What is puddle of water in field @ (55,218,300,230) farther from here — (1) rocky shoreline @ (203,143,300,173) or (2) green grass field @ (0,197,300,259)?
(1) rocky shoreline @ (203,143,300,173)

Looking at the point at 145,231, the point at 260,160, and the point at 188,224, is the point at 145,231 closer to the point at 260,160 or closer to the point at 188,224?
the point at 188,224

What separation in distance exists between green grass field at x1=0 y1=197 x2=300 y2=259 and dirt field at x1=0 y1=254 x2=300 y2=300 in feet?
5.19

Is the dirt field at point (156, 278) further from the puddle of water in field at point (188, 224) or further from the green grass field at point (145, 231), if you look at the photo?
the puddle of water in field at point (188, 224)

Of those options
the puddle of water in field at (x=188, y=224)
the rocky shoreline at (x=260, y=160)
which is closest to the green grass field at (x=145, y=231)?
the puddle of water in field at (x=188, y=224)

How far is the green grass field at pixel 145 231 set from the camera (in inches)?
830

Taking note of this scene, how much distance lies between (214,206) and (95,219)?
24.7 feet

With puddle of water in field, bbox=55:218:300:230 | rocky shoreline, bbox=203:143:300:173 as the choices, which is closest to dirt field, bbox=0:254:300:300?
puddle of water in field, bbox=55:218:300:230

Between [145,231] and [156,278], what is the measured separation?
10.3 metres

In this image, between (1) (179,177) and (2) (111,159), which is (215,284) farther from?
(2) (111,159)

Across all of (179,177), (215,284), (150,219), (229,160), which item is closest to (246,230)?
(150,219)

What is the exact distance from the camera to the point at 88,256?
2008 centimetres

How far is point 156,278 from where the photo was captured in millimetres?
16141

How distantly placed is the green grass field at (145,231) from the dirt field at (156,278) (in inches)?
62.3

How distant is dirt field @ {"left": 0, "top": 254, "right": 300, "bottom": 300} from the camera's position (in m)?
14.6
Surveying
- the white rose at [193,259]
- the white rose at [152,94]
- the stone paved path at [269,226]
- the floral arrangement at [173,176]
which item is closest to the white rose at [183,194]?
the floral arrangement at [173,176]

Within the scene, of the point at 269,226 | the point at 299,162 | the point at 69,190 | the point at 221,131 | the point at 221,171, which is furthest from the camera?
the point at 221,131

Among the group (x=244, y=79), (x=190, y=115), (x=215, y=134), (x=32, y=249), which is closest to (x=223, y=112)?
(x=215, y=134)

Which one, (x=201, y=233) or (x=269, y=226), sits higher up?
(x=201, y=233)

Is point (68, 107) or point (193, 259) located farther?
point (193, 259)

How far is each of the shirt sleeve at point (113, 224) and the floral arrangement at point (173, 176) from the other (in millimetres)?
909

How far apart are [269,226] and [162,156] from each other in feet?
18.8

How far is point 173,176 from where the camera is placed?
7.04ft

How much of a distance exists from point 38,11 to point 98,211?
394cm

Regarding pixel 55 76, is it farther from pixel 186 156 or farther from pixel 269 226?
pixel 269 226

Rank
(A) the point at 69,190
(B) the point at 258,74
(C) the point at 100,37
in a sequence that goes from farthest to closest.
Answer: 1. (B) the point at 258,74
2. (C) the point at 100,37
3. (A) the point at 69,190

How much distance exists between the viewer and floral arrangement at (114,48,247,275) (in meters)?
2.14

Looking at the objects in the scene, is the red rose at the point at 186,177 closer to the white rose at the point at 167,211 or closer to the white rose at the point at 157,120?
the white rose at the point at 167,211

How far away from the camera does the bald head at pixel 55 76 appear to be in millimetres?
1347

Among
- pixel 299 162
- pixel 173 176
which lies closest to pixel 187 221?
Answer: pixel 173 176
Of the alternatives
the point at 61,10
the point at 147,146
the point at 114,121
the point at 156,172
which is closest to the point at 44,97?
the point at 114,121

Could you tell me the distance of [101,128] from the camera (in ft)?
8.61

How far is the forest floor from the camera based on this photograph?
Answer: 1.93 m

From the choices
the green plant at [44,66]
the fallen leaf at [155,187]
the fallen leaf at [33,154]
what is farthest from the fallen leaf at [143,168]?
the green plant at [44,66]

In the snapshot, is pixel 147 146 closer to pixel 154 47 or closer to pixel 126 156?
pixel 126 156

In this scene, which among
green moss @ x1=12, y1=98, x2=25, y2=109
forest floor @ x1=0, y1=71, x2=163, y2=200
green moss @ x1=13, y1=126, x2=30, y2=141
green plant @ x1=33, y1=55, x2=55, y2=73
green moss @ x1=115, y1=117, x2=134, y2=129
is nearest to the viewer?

····················

PROBLEM STATEMENT: Write out all records exactly, keeping every detail.

ANSWER FOR THIS EXERCISE:
What is puddle of water in field @ (55,218,300,230) farther from here — (1) rocky shoreline @ (203,143,300,173) or (2) green grass field @ (0,197,300,259)?
(1) rocky shoreline @ (203,143,300,173)

Looking at the point at 145,231, the point at 260,160, and the point at 188,224, is the point at 145,231 closer to the point at 260,160 or closer to the point at 188,224?
the point at 188,224

What separation in distance exists between green grass field at x1=0 y1=197 x2=300 y2=259 and dirt field at x1=0 y1=254 x2=300 y2=300 in feet?
5.19

Is the dirt field at point (156, 278) further from the puddle of water in field at point (188, 224) or further from the green grass field at point (145, 231), if you look at the photo?
the puddle of water in field at point (188, 224)

Of those options
the puddle of water in field at (x=188, y=224)
the rocky shoreline at (x=260, y=160)
which is closest to the green grass field at (x=145, y=231)?
the puddle of water in field at (x=188, y=224)

How far is the green grass field at pixel 145 231 set from the camera (in inches)?
830

Taking note of this scene, how much distance lies between (214,206) and (95,219)?
24.7 feet

With puddle of water in field, bbox=55:218:300:230 | rocky shoreline, bbox=203:143:300:173 as the choices, which is closest to dirt field, bbox=0:254:300:300?
puddle of water in field, bbox=55:218:300:230

Between [145,231] and [156,278], what is the measured separation?
10.3 metres

In this image, between (1) (179,177) and (2) (111,159), which is (215,284) farther from?
(2) (111,159)

Across all of (179,177), (215,284), (150,219), (229,160), which item is closest to (246,230)?
(150,219)

What is the exact distance from the camera to the point at 88,256?
2008 centimetres

How far is point 156,278 from where the photo was captured in millimetres?
16141

How distantly placed is the green grass field at (145,231) from the dirt field at (156,278) (in inches)?
62.3

How distant is dirt field @ {"left": 0, "top": 254, "right": 300, "bottom": 300} from the camera's position (in m)?
14.6
Surveying
- the white rose at [193,259]
- the white rose at [152,94]
- the stone paved path at [269,226]
- the floral arrangement at [173,176]
which item is closest to the white rose at [183,194]?
the floral arrangement at [173,176]

Within the scene, of the point at 269,226 | the point at 299,162 | the point at 69,190 | the point at 221,131 | the point at 221,171, which is furthest from the camera?
the point at 221,131

Among the group (x=244, y=79), (x=190, y=115), (x=215, y=134), (x=32, y=249), which is closest to (x=223, y=112)?
(x=215, y=134)

Which one, (x=201, y=233) or (x=269, y=226), sits higher up?
(x=201, y=233)

Is point (68, 107) or point (193, 259) located farther?
point (193, 259)

How far is each of the shirt sleeve at point (113, 224) and the floral arrangement at point (173, 176) from the other (in millimetres)?
909

How far apart are [269,226] and [162,156] from each other in feet?
18.8

How far is point 173,176 from where the camera is placed?
7.04ft

How much of a distance exists from point 38,11 to point 98,211?
394cm

Regarding pixel 55 76, is it farther from pixel 186 156 or farther from pixel 269 226?
pixel 269 226

Rank
(A) the point at 69,190
(B) the point at 258,74
(C) the point at 100,37
in a sequence that goes from farthest to closest.
Answer: 1. (B) the point at 258,74
2. (C) the point at 100,37
3. (A) the point at 69,190

How much distance exists between the viewer and floral arrangement at (114,48,247,275) (in meters)?
2.14

Looking at the objects in the scene, is the red rose at the point at 186,177 closer to the white rose at the point at 167,211 or closer to the white rose at the point at 157,120?
the white rose at the point at 167,211

How far away from the camera does the bald head at pixel 55 76 appear to be in millimetres?
1347

Among
- pixel 299 162
- pixel 173 176
which lies closest to pixel 187 221?
Answer: pixel 173 176
Of the alternatives
the point at 61,10
the point at 147,146
the point at 114,121
the point at 156,172
which is closest to the point at 44,97?
the point at 114,121

Could you tell me the distance of [101,128] from the camera (in ft)?
8.61

How far is the forest floor from the camera based on this photograph?
Answer: 1.93 m

From the choices
the green plant at [44,66]
the fallen leaf at [155,187]
the fallen leaf at [33,154]
what is farthest from the fallen leaf at [143,168]?
the green plant at [44,66]

In the snapshot, is pixel 147 146 closer to pixel 154 47 or closer to pixel 126 156?
pixel 126 156

In this scene, which among
green moss @ x1=12, y1=98, x2=25, y2=109
forest floor @ x1=0, y1=71, x2=163, y2=200
green moss @ x1=13, y1=126, x2=30, y2=141
green plant @ x1=33, y1=55, x2=55, y2=73
green moss @ x1=115, y1=117, x2=134, y2=129
is nearest to the viewer?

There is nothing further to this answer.